Anti-Huffing Programs Work, Then Get Cut

By Amy Bracken

It’s the third most popular drug in middle school and it can kill on first use. Yet parents and youth workers rarely guard against the abuse of inhalants, which are found in most households and classrooms, and in many youth-serving agencies.

Federal drug officials and anti-drug activists gathered in Washington, D.C., last month to raise awareness of inhalant abuse, or “huffing,” which is practiced by over one million teens annually, according to the nonprofit National Inhalant Prevention Coalition (NIPC), based in Austin, Tex.

The good news is that education programs to curb inhalant abuse appear to be effective; the bad news is that some of those effective programs have been cut.

More than 1,000 household products – such as lighter fluid, glue, aerosol, stove fuel and typing correction fluid – fall under the definition of  “inhalants.” Their ready availability is one reason for their popularity, especially as a “gateway” drug for youths who have not tried other drugs. Inhalants rank third among middle schoolers after tobacco and alcohol, and fourth among high schoolers (with marijuana moving ahead), according to NIPC.

The coalition joined other anti-drug groups and U.S. Substance Abuse and Mental Health Services Administration (SAMHSA) Administrator Nelba Chavez in promoting the seventh annual National Inhalants and Poisons Awareness Week (March 19-25). Among the revelations that they hope will get youth workers, educators and parents to focus more attention on the problem:

      *The age of first use has been dropping steadily for decades. In the late 1960s and early 1970s, according to SAMHSA, the rate of first use by youths ages 12-17 was 6 percent. That rose to 8-to-10 percent in the late 1970s and early 1980s. The National Institute on Drug Abuse reports that 805,000 youths used inhalants for the first time in 1996, more than double 1991’s figure.

      *Many youths don’t realize that unlike most popular drugs, inhalants can easily kill in a single use. “Experimenting with inhalants is akin to playing Russian Roulette,” said NIPC Executive Director Harvey Weiss. In addition, repeated use damages memory, hearing and other brain functions, bone marrow, limb control, liver, kidney, heart and fetal tissue.

      *Education has been effective at reducing inhalant abuse among youth. Children are 50 percent less likely to huff if their parents talk to them about the dangers of inhalants, Weiss said. In addition, government-sponsored education programs appear to have significant impact.

Texas saw a 50 percent reduction in inhalant use among elementary school students between 1990 and 1994 – the same period that the Texas Commission on Alcohol and Drug Abuse (TCADA) funded an aggressive inhalant abuse prevention program carried out by the NIPC. Funding was eliminated in 1995. The Texas commission reports that grade school student inhalant use increased by 50 percent from 1994 to 1998.

In Minnesota, inhalant use rates declined during the years that Eden Children and Family Services, a nonprofit inhalant prevention, education and intervention program, ran an inhalant awareness effort. That program, funded by the Minnesota Department of Human Services since 1989, was eliminated in last year’s legislative session. However, the human services agency used discretionary money to keep the program going.
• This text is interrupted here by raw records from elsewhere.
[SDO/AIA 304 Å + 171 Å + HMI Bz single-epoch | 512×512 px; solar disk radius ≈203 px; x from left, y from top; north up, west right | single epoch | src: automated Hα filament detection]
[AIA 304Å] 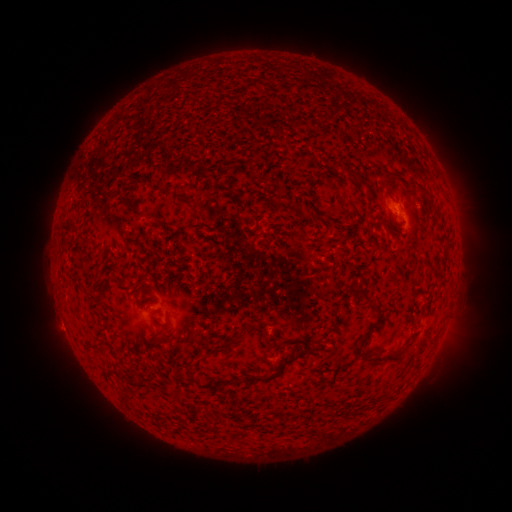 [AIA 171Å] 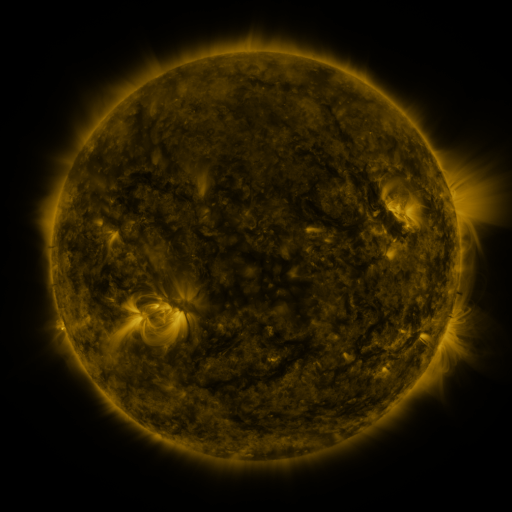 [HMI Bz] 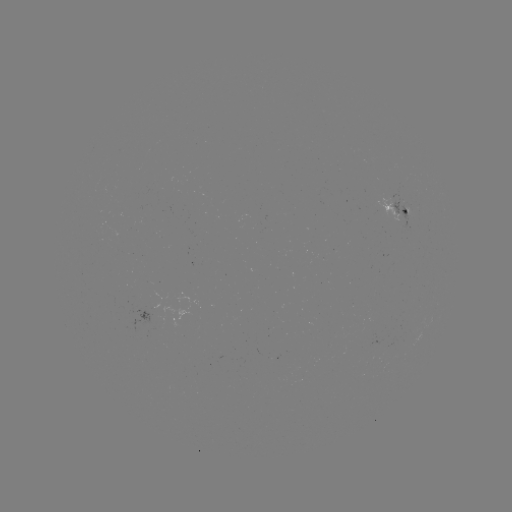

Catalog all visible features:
filament: (356, 175)
filament: (139, 178)
filament: (386, 181)
filament: (424, 195)
filament: (130, 201)
filament: (189, 202)
filament: (307, 217)
filament: (363, 296)
filament: (240, 332)
filament: (97, 343)
filament: (359, 349)
filament: (392, 357)
filament: (273, 375)
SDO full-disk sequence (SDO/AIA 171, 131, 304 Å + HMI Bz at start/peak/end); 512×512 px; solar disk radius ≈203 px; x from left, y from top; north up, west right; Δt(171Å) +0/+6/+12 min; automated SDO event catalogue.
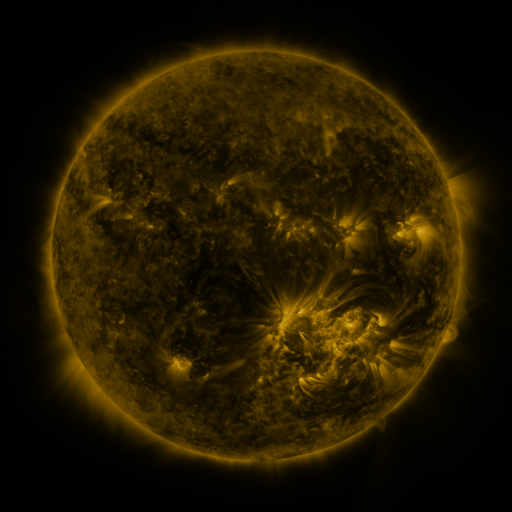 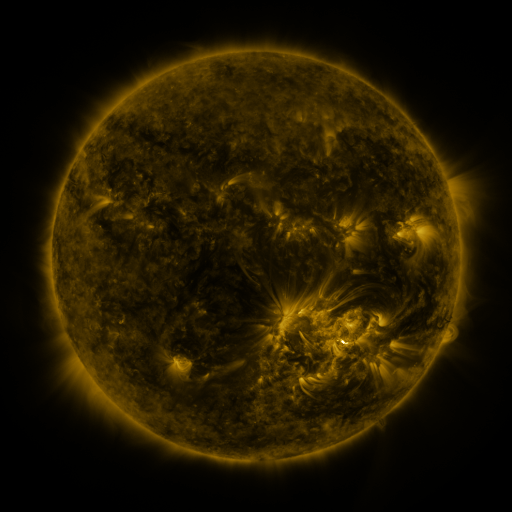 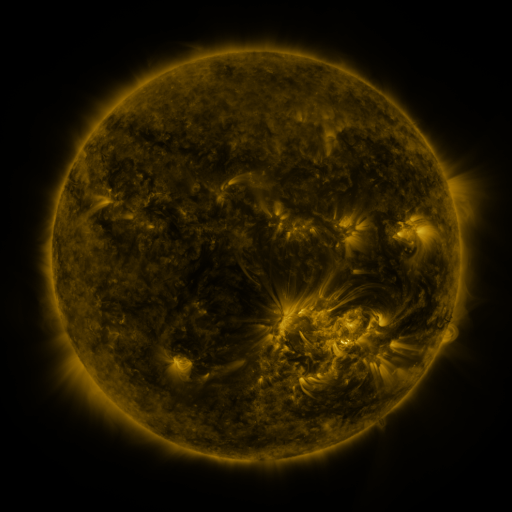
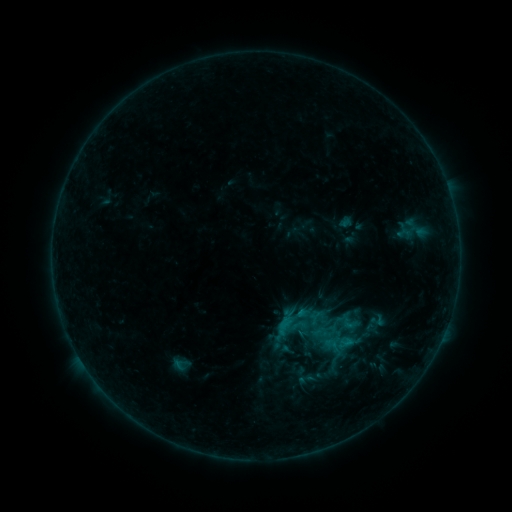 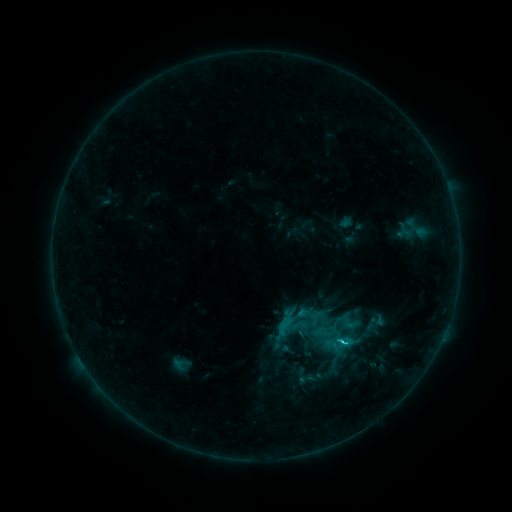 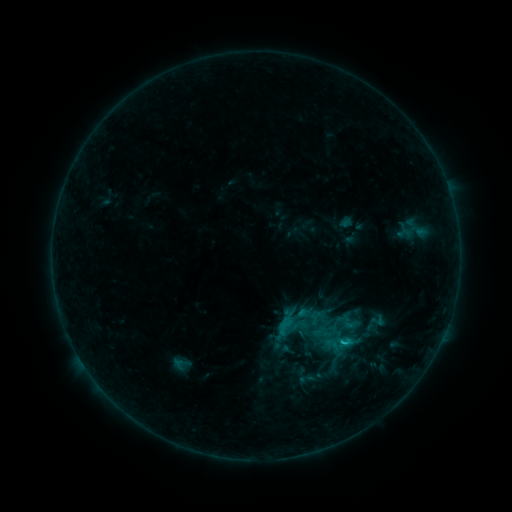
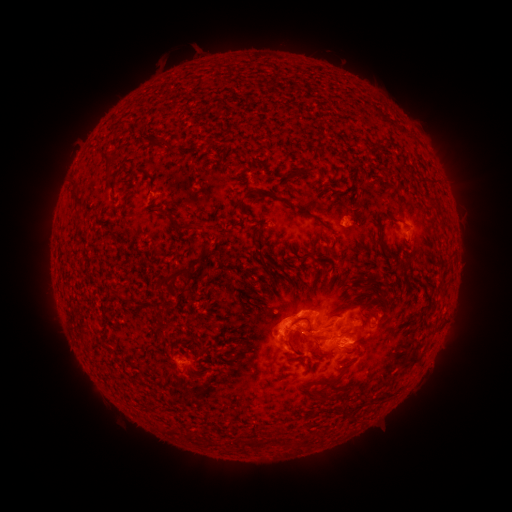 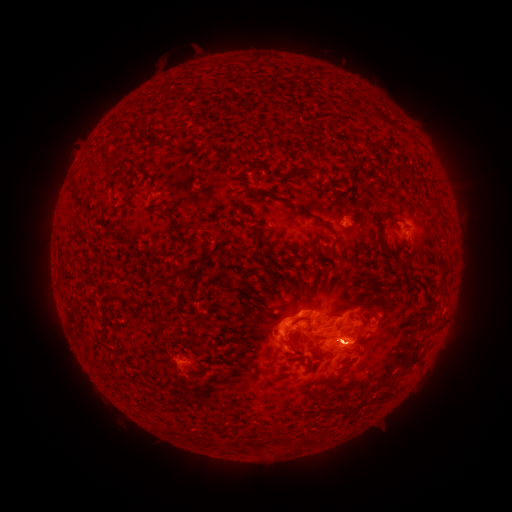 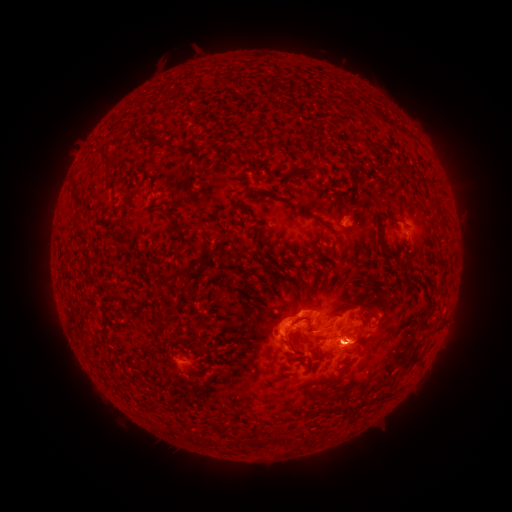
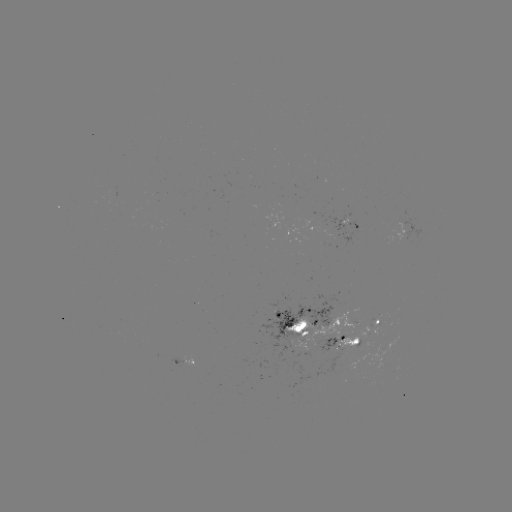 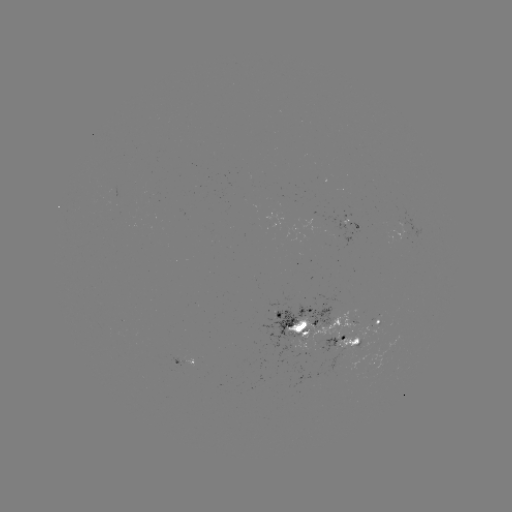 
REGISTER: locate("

Massachusetts saw inhalant use among middle schoolers increase 89 percent between 1990 and 1993, then drop slightly. In 1995 the Massachusetts Department of Public Health created the Massachusetts Inhalant Abuse Task Force, which launched a statewide campaign the following year to raise public awareness through the distribution of educational brochures and videos.

The results will not be clear until a statewide public school survey covering 1996 through 1999 becomes available later this year. But Howard Wolfe, a task force member and senior consultant at the Youth Support Services division of Cambridge and Somerville Program for Alcohol Rehabilitation, said, “I expect significant drops.”

Why are inhalants so popular, and, in some cases, increasingly so? Wolfe points to an increase over the past 15 years in household products that contain solvents and gases, thus increasing the availability of a high that kids can easily find, don’t have to sneak into the home, and that’s cheap or free.

Director Mark Groves of Eden Children and Family Services, in Minneapolis, blames the phenomenon on social factors, including the fast-paced American lifestyle. “We’re not engaging kids as we were in the past,” he said.